Create contingency plans
Handling threats and mitigating risk can become possible when several contingency plans are available for these scenarios. Contingency plans allow your company to not just operate in any abnormal condition, but also permit the organization to thrive during a recession. For instance, several companies purchase insurance to reduce financial damages caused by natural disasters. Make your company's future secure by having different contingency plans ready against risks.
Appoint your team
Corporations can recruit outside experts to become a part of their risk management team. However, we suggest you choose current employees to help mitigate business threats. As mentioned before, you can serve as a team leader with your learning. Your workers better understand what sort of risk the company faces. Therefore, these people will focus on preventing and mitigating risks to the company far more effectively than outside hires. Just appoint this team of risk managers carefully.
Prepare to pivot
Besides having contingency plans, you must prepare alternatives to your original business strategy. Many experts suggest business owners conduct a SWOT analysis to identify their strengths and weaknesses. However, risk management becomes even more efficient when there's a plan B or even a place C ready in case something unpredictable happens.
Remember that risks are dangerous for a business' success mainly because of how unexpectedly they overwhelm your organization.
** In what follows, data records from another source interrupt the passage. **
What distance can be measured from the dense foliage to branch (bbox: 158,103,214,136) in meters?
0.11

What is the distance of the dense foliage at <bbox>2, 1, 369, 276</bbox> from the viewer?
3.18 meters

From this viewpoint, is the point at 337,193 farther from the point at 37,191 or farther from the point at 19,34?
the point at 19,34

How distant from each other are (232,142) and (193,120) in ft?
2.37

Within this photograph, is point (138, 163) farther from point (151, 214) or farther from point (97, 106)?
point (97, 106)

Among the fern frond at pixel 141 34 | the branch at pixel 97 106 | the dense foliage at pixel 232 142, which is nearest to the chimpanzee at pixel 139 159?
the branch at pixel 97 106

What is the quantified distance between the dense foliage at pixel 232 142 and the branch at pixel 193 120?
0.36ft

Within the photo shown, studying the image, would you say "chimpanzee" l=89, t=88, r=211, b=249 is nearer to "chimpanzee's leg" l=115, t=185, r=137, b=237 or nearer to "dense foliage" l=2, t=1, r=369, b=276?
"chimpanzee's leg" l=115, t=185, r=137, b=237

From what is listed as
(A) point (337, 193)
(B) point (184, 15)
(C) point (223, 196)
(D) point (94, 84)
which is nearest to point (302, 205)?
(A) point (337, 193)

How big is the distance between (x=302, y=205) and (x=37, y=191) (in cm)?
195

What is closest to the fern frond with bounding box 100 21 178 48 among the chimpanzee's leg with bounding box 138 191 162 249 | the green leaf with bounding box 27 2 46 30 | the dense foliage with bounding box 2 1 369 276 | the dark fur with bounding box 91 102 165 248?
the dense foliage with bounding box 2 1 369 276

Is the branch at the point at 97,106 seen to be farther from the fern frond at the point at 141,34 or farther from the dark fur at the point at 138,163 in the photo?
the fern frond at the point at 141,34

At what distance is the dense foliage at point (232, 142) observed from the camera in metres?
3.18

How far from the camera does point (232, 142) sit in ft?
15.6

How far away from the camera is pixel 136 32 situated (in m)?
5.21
Hence, a plan B can protect you from business collapse when your plan A fails due to sudden changes in how the market works.
Research market trends
Why should entrepreneurs conduct market research? Market research helps you mitigate risks when you understand what sort of products are suitable for manufacturing, i.e., what sells these days. Your company should refrain from selling products or services nobody's asking for. Studies indicate that 40% of startups make things customers don't want. Therefore, you should evaluate recent market trends, understand your audiences, and introduce marketable products for people.
Remove system silos
A company can mitigate risk when all departments collaborate to predict, prevent, and lessen their effects properly. However, the silo mentality prevents collaboration. Thus, as a business owner or manager, you should focus on removing these silos.
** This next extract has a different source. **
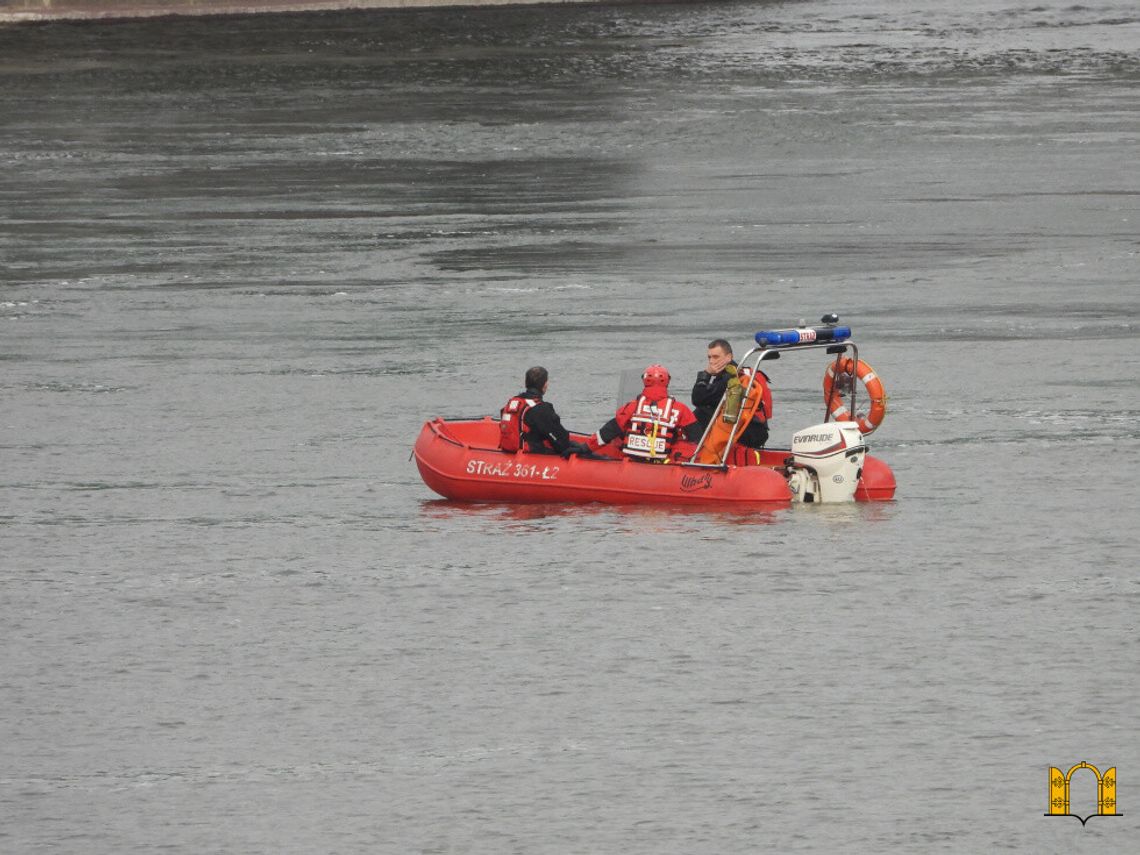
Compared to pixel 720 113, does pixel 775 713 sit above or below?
below

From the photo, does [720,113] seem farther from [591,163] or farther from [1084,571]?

The term silo represents an event or a model in which different departments operate separately without sharing information with others. While discussing risk mitigation, you should remember risk silos in which risks are assessed by any department autonomously. You can treat these risks productively by unifying the information for better visibility. Removing system silos, therefore, helps you manage risks better.
Conclusion
Creating contingency plans can help business owners limit the impact of these risks. Learn to prioritize risks, control the variables you can manage, and remove business silos. Break ties with risky vendors and customers, always stay prepared to pivot, and research market trends. Educate yourself to become more familiar with risk management. Education allows business owners to predict, discover, and purge any threat to their business success.